Instructions to follow
Return the data exactly, with all pictures removed.

Task data
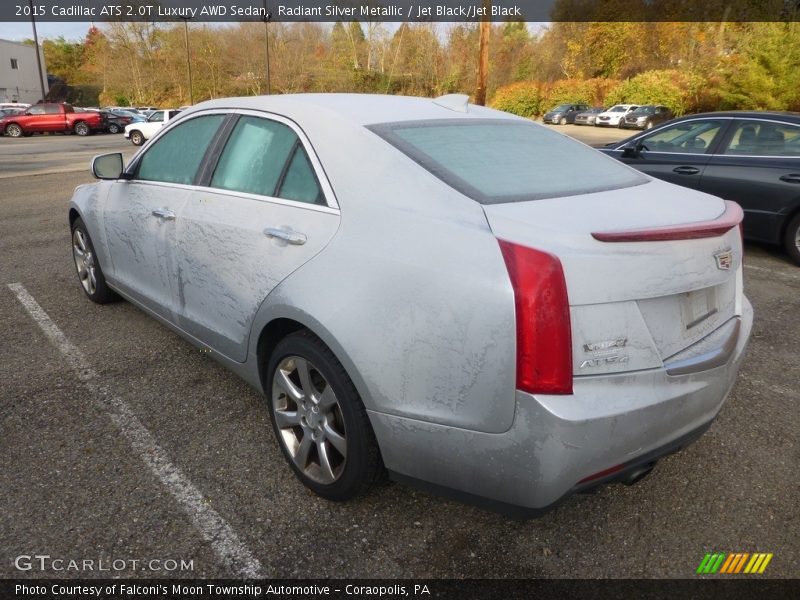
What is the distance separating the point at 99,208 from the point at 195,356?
4.09 ft

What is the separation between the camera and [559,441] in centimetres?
172

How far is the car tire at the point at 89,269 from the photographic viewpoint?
433cm

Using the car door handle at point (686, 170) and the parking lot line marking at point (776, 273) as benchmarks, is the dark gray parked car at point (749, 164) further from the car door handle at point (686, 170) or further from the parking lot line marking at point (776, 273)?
the parking lot line marking at point (776, 273)

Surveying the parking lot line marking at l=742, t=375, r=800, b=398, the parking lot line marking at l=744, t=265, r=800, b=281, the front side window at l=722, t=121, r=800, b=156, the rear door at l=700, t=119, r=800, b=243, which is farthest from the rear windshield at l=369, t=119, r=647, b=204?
the front side window at l=722, t=121, r=800, b=156

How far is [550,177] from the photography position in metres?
2.38

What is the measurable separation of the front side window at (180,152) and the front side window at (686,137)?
221 inches

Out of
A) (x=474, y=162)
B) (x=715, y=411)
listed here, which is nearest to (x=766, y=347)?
(x=715, y=411)

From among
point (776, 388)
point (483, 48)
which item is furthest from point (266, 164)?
point (483, 48)

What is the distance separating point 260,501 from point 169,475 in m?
0.45

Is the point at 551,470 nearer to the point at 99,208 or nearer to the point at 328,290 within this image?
the point at 328,290

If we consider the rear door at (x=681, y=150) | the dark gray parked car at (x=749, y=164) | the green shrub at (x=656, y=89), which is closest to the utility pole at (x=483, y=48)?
the rear door at (x=681, y=150)

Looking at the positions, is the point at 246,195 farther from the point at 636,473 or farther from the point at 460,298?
the point at 636,473

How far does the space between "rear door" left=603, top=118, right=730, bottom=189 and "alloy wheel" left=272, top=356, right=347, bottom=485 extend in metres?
5.75

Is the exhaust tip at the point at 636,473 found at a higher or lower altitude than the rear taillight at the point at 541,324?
lower
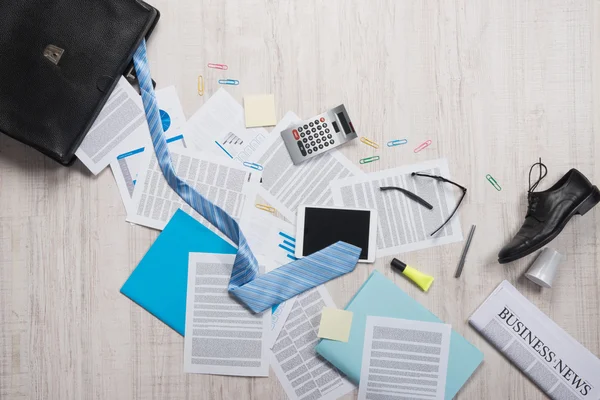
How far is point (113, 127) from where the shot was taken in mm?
1165

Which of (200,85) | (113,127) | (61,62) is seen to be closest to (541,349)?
(200,85)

Solution to this task
What is the distance separating the point at 99,208 from the point at 195,356?
4.09 ft

What is the separation between the camera and [559,441] in centimetres?
172

How far is the car tire at the point at 89,269 from the photographic viewpoint?
433cm

Using the car door handle at point (686, 170) and the parking lot line marking at point (776, 273) as benchmarks, is the dark gray parked car at point (749, 164) further from the car door handle at point (686, 170) or further from the parking lot line marking at point (776, 273)?
the parking lot line marking at point (776, 273)

Surveying the parking lot line marking at l=742, t=375, r=800, b=398, the parking lot line marking at l=744, t=265, r=800, b=281, the front side window at l=722, t=121, r=800, b=156, the rear door at l=700, t=119, r=800, b=243, which is farthest from the rear windshield at l=369, t=119, r=647, b=204?
the front side window at l=722, t=121, r=800, b=156

How far is [550,177] from the photography position in metres?
2.38

What is the measurable separation of the front side window at (180,152) and the front side window at (686,137)?
221 inches

Out of
A) (x=474, y=162)
B) (x=715, y=411)
listed here, which is nearest to (x=766, y=347)?
(x=715, y=411)

From among
point (776, 388)
point (483, 48)
which item is furthest from point (266, 164)?
point (483, 48)

What is the distance separating point 260,501 from point 169,475 in m?
0.45

Is the point at 551,470 nearer to the point at 99,208 or nearer to the point at 328,290 within this image?
the point at 328,290

If we consider the rear door at (x=681, y=150) | the dark gray parked car at (x=749, y=164) | the green shrub at (x=656, y=89), which is closest to the utility pole at (x=483, y=48)?
the rear door at (x=681, y=150)

Looking at the positions, is the point at 246,195 farther from the point at 636,473 or farther from the point at 460,298?
the point at 636,473

How far does the space between "rear door" left=603, top=118, right=730, bottom=189 and "alloy wheel" left=272, top=356, right=347, bottom=485 extend in metres?
5.75

Is the exhaust tip at the point at 636,473 found at a higher or lower altitude than the rear taillight at the point at 541,324?
lower
How far is point (113, 127) from where the shot was taken in mm?
1165

Which of (200,85) | (113,127) | (61,62) is seen to be closest to (541,349)?
(200,85)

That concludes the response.